TEXTO DE ORIGEM:

Adriana, com a camisa do Corinthians, recebe doações
Adriana, com a camisa do Corinthians, recebe doações Adriana, com a camisa do Corinthians, recebe doações

Para a diretora do Instituto Casa Mãe, Thaiz Leão, é desumano deixar tanta responsabilidade a cargo de uma mulher. “Uma pessoa só não dá conta de cuidar de uma criança, de um adolescente, nem de uma pessoa com deficiência, nem de segurar uma casa inteira”, diz. Thaiz está à frente do movimento #SeguraaCurvaDasMães, que durante a pandemia está mapeando mães em situação de vulnerabilidade e arrecadando dinheiro para doação de cestas básicas e kits de higiene e, além disso, pretende garantir um apoio emergencial de R$ 150 para cada inscrita.

DADOS GUARDADOS:

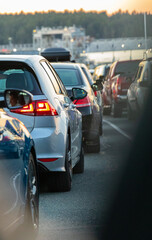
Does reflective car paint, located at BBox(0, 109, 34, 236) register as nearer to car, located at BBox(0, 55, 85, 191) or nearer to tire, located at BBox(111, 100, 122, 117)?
car, located at BBox(0, 55, 85, 191)

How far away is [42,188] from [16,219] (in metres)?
3.68

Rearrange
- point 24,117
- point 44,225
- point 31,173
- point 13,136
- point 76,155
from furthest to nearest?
point 76,155, point 24,117, point 44,225, point 31,173, point 13,136

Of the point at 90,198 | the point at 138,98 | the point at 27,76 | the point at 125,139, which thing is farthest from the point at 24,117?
the point at 138,98

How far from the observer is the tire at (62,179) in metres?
7.96

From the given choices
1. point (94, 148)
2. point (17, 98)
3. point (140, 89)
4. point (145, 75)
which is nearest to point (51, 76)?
point (17, 98)

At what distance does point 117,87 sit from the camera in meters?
24.7

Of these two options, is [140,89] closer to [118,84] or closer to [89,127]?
[118,84]

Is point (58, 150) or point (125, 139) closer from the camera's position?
point (58, 150)

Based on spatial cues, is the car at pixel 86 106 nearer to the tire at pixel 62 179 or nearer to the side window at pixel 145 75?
the tire at pixel 62 179

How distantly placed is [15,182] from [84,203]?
109 inches

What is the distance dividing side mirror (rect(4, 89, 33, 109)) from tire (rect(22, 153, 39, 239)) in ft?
1.34

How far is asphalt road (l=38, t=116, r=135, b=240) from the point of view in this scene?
6.05 m

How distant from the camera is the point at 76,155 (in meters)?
9.21

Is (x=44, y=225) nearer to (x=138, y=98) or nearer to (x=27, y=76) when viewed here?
(x=27, y=76)
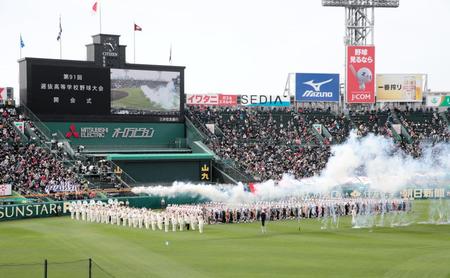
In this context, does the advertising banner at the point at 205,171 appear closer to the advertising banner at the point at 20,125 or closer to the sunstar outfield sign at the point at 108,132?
the sunstar outfield sign at the point at 108,132

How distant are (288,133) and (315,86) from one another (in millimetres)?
6055

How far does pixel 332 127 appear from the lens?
73438 millimetres

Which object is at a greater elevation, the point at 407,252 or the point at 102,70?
the point at 102,70

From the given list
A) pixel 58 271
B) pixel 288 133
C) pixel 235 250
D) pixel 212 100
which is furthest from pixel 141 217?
pixel 288 133

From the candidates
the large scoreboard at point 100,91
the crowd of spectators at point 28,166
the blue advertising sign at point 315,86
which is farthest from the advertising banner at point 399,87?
the crowd of spectators at point 28,166

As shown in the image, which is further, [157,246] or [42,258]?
[157,246]

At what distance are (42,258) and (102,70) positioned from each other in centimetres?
3209

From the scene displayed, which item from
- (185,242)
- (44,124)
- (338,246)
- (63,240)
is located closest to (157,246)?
(185,242)

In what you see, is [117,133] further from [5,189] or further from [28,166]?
[5,189]

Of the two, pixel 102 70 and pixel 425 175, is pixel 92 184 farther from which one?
pixel 425 175

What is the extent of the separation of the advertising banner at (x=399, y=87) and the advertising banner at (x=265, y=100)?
32.5 ft

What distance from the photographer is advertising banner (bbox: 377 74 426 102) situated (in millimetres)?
76875

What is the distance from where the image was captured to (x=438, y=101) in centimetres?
8019

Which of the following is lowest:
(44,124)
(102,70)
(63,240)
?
(63,240)
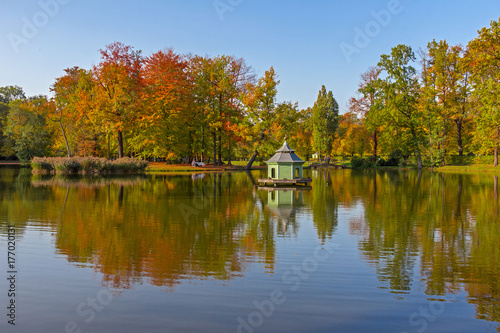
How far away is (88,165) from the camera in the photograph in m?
43.0

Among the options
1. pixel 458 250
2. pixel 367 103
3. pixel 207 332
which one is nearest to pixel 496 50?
pixel 367 103

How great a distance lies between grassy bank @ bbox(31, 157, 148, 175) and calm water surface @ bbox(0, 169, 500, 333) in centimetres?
2711

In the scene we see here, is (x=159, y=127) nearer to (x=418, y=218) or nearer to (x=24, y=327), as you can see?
(x=418, y=218)

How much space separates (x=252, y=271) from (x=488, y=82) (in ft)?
135

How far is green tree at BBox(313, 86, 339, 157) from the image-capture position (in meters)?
72.1

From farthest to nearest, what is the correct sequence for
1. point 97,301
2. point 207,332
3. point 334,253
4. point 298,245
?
1. point 298,245
2. point 334,253
3. point 97,301
4. point 207,332

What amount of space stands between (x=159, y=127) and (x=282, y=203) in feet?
110

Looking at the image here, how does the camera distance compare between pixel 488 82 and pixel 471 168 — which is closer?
pixel 488 82

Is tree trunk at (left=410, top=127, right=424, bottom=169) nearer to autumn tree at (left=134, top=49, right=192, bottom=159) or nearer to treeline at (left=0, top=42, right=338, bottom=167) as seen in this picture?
treeline at (left=0, top=42, right=338, bottom=167)

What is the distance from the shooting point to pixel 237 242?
444 inches

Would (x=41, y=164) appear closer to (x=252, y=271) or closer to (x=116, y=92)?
(x=116, y=92)

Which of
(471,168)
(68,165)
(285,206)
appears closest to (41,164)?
(68,165)

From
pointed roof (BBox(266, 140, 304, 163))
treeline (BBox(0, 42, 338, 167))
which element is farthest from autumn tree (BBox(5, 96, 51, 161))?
pointed roof (BBox(266, 140, 304, 163))

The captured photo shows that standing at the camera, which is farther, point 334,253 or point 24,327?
point 334,253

TAREFA A:
Responda com base no texto sobre o movimento #SeguraaCurvaDasMães:
(i) Com a camisa de qual time Adriana aparece?
(ii) Quem é a diretora do Instituto Casa Mãe?
(iii) Qual valor de apoio emergencial o movimento pretende garantir para cada inscrita?
TAREFA B:
Continue o texto sobre o movimento #SeguraaCurvaDasMães a partir do ponto em que ele termina.

RESPOSTA FINAL A:
(i) Do Corinthians.
(ii) Thaiz Leão.
(iii) R$ 150.

RESPOSTA FINAL B:
A lista já reúne 732 mães em 20 estados e 500 projetos por todo Brasil. A arrecadação chegou a R$ 85 mil e já beneficiou 378 mães e suas famílias. A colaboração pode ser feita aqui. “A gente tem que ter um olhar social e uma determinação social contra a ausência de cuidado e a ineficiência de políticas públicas pelas mães que estão sozinhas segurando toda uma casa, uma família e outros vulneráveis”, afirma.

Nova rotina

Quem também luta diariamente para se manter firme é a doméstica Maria José Pereira, a Mazé, de 55 anos, mãe de Luis Felipe, de 25 anos, e de Arthur, de 17, que mora com ela. “Você acorda de manhã, olha pros quatro cantos da parede e fala assim: 'meu Deus, pra onde eu vou? O que é que eu vou fazer?'”, conta. “A nossa mente, o nosso corpo, estava tão acostumado com a nossa rotina de acordar cedo e ir trabalhar e agora não acontece mais isso. Faz uma confusão do nosso corpo com a nossa mente que se não tiver um foco, algo pra fazer, você enlouquece”.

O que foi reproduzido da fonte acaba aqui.